## PROBLEM REQUIREMENTS
Reproduce the listing below in full, replacing every occurrence of "weathered wall" with "stone wall" and leaving all other text unchanged.
-- Begin --
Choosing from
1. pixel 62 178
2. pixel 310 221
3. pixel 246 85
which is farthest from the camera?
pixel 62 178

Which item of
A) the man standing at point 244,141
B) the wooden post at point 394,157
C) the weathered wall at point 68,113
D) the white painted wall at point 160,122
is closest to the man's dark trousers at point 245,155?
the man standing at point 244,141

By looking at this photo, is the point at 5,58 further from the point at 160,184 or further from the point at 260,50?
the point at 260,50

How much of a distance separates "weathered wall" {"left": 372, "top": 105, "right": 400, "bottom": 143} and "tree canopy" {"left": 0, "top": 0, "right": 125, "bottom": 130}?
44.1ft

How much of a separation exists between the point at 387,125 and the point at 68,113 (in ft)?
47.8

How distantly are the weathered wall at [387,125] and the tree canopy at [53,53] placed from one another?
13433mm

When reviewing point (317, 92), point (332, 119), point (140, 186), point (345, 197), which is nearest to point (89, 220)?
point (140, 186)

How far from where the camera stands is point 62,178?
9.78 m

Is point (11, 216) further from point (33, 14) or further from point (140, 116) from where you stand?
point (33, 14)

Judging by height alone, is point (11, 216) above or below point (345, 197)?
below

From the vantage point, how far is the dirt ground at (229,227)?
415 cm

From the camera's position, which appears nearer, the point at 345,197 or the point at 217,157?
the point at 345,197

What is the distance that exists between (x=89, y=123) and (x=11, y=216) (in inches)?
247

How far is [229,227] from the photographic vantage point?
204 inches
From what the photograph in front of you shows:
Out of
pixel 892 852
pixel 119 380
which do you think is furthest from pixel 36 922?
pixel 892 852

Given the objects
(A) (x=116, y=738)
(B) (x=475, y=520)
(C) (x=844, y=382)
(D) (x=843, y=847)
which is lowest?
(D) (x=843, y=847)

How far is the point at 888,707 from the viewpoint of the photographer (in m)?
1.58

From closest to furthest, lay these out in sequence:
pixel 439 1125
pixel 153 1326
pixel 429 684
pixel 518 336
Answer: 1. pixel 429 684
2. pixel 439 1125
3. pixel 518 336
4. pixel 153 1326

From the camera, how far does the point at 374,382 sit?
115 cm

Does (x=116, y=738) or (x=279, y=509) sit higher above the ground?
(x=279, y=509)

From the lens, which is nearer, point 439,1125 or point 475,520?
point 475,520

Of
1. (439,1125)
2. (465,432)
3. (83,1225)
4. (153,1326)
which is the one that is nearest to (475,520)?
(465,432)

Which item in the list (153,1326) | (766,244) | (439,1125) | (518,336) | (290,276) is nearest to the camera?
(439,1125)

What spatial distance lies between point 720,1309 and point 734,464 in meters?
-- End --
## THE COMPLETED TASK
Choosing from
1. pixel 62 178
2. pixel 310 221
3. pixel 246 85
which is farthest from the camera?
pixel 62 178

Which item of
A) the man standing at point 244,141
B) the wooden post at point 394,157
C) the stone wall at point 68,113
D) the white painted wall at point 160,122
is closest to the man's dark trousers at point 245,155?
the man standing at point 244,141

By looking at this photo, is the point at 5,58 further from the point at 160,184 or further from the point at 260,50?
the point at 260,50

How much of a distance separates "stone wall" {"left": 372, "top": 105, "right": 400, "bottom": 143} and "tree canopy" {"left": 0, "top": 0, "right": 125, "bottom": 130}?
44.1ft

How much of a separation exists between the point at 387,125 and the point at 68,113 (in ft)?
47.8

How distantly are the stone wall at [387,125] and the tree canopy at [53,53] placed from one another?
13433mm

When reviewing point (317, 92), point (332, 119), point (140, 186), point (345, 197), which is nearest to point (89, 220)?
point (140, 186)

How far from where the camera stands is point 62,178?
9.78 m

Is point (11, 216) further from point (33, 14) or further from point (140, 116) from where you stand?
point (33, 14)

Judging by height alone, is point (11, 216) above or below point (345, 197)?
below

From the vantage point, how far is the dirt ground at (229,227)?
415 cm

From the camera's position, which appears nearer, the point at 345,197 or the point at 217,157?
the point at 345,197

What is the distance that exists between (x=89, y=123) and (x=11, y=216) (in inches)?
247

How far is [229,227] from the photographic vantage point?
204 inches
From what the photograph in front of you shows:
Out of
pixel 892 852
pixel 119 380
which do you think is furthest from pixel 36 922?
pixel 892 852

Given the objects
(A) (x=116, y=738)
(B) (x=475, y=520)
(C) (x=844, y=382)
(D) (x=843, y=847)
which is lowest?
(D) (x=843, y=847)

How far is the point at 888,707 from the viewpoint of the photographer (in m)?
1.58

From closest to furthest, lay these out in sequence:
pixel 439 1125
pixel 153 1326
pixel 429 684
pixel 518 336
Answer: 1. pixel 429 684
2. pixel 439 1125
3. pixel 518 336
4. pixel 153 1326

From the camera, how far does the point at 374,382 sit?
115 cm

Does (x=116, y=738) or (x=279, y=509) sit higher above the ground?
(x=279, y=509)

From the lens, which is nearer, point 439,1125 or point 475,520?
point 475,520

Of
1. (439,1125)
2. (465,432)
3. (83,1225)
4. (153,1326)
which is the one that is nearest to (475,520)?
(465,432)

Which item in the list (153,1326) | (766,244) | (439,1125) | (518,336) | (290,276) is nearest to the camera?
(439,1125)

What spatial distance lies between point 720,1309 and point 734,464 in meters?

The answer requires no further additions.